Many Americans considered Fauci a voice of reason amid the chaos of former President Donald Trump’s handling of the outbreak. Numerous Republican leaders and their followers, meanwhile, vilified him over COVID safety measures like mask mandates and business and school closings.

Fauci said the timing of the outbreak made things much worse than they might otherwise have been.

“It got political very, very quickly because we had the misfortune of an outbreak and a double misfortune of an outbreak in a divided society and the triple misfortune of a divided society in an election year,” he said. “It was a triple whammy.”

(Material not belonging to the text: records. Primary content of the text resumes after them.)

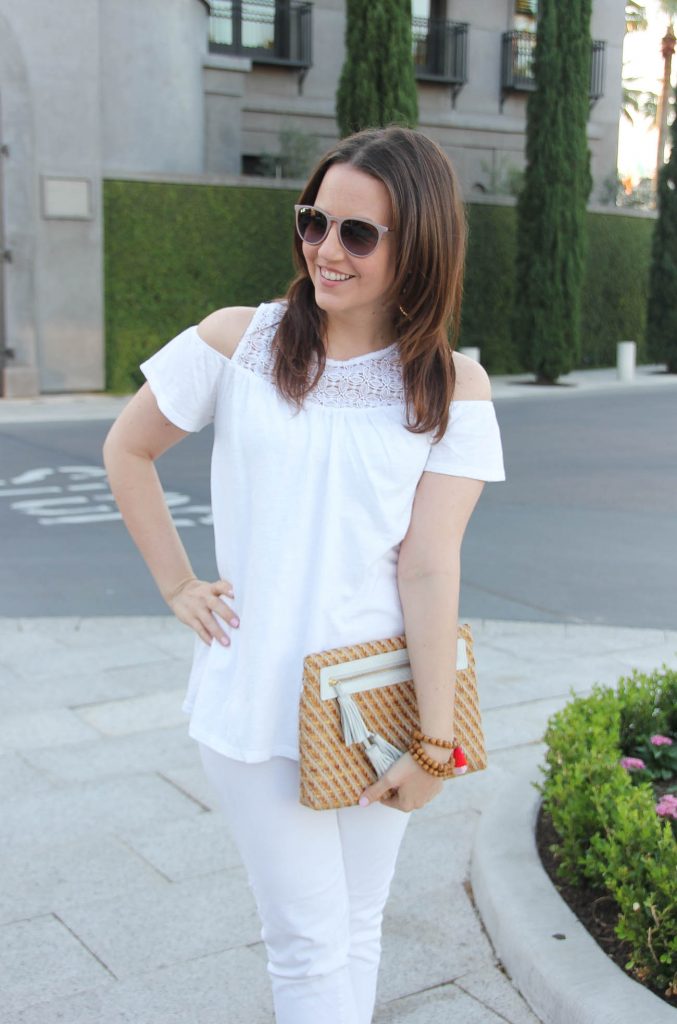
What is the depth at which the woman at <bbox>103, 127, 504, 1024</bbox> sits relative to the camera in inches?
78.5

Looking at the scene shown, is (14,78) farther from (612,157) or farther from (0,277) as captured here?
(612,157)

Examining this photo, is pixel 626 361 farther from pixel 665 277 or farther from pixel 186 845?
pixel 186 845

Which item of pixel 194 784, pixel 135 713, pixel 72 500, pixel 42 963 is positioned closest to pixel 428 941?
pixel 42 963

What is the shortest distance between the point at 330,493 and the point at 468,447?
263 mm

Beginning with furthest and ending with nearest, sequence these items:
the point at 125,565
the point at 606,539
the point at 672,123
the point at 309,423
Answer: the point at 672,123
the point at 606,539
the point at 125,565
the point at 309,423

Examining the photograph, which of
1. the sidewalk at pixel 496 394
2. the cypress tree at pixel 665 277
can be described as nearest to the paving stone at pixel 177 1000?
the sidewalk at pixel 496 394

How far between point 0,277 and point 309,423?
15.9 meters

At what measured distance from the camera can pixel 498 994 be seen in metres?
2.92

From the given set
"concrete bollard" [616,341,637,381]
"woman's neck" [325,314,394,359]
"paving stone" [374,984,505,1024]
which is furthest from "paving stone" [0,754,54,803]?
"concrete bollard" [616,341,637,381]

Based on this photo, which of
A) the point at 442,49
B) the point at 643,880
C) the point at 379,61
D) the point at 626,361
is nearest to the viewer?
the point at 643,880

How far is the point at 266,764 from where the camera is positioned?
204 centimetres

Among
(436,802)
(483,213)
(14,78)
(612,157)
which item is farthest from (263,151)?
(436,802)

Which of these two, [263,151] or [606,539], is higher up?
[263,151]

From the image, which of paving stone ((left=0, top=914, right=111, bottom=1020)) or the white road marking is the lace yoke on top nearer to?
paving stone ((left=0, top=914, right=111, bottom=1020))
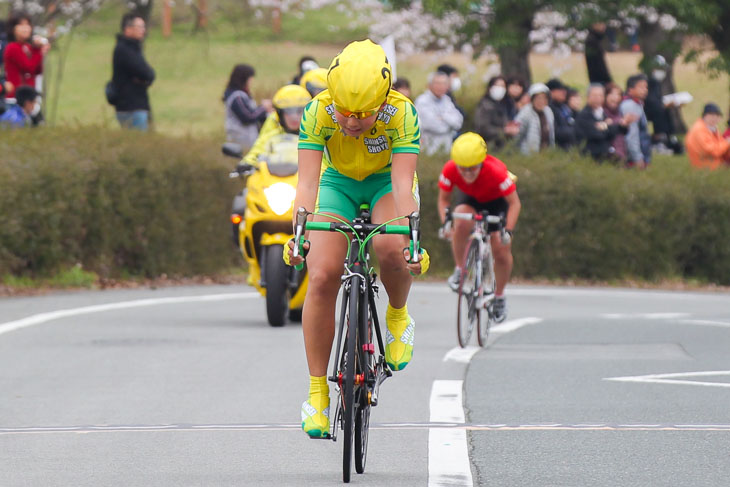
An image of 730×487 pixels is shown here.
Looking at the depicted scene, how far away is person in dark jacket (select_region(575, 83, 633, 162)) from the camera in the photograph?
20688 millimetres

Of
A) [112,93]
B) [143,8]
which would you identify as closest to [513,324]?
[112,93]

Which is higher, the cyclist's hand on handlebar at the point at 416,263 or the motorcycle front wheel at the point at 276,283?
the cyclist's hand on handlebar at the point at 416,263

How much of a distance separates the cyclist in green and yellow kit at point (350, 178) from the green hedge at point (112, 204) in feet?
28.1

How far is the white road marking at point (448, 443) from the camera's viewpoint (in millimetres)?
6618

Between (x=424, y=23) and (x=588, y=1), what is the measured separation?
9.80 m

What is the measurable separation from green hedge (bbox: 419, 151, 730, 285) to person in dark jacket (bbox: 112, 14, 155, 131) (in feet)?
11.7

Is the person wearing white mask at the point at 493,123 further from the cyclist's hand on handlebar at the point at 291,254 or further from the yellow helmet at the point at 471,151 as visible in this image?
the cyclist's hand on handlebar at the point at 291,254

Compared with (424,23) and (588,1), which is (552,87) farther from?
(424,23)

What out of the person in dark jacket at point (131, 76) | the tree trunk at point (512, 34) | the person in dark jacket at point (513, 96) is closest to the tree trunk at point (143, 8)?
the tree trunk at point (512, 34)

But he praised the Trump administration for its efforts to quickly develop a COVID vaccine, known as Operation Warp Speed.

“The former administration should be very proud of that,” Fauci said. “Just as [Trump] takes the blame for things in the administration, he should take the credit for things in the administration. That was a positive thing, Operation Warp Speed.”

He bemoaned the notorious April 2020 news conference in which Trump suggested injecting disinfectant to beat COVID.

Fauci said he excused himself once he got “a bad feeling” during a Homeland Security official’s briefing ahead of the presser.

“As soon as I heard it, I said, holy s–t, this is going to go bad. Why don’t I bow out of this one?”

If he had been there, Fauci said he would have made a “time-out” gesture when Trump started rambling about disinfectant.

Even as Fauci leaves his posts, Republican lawmakers have vowed to investigate the country’s COVID response and ask him to testify if they win back Congress in this year’s midterm elections.

Fauci, who repeatedly appeared before Congress during the pandemic, told ABC News that he would be fine with testifying again.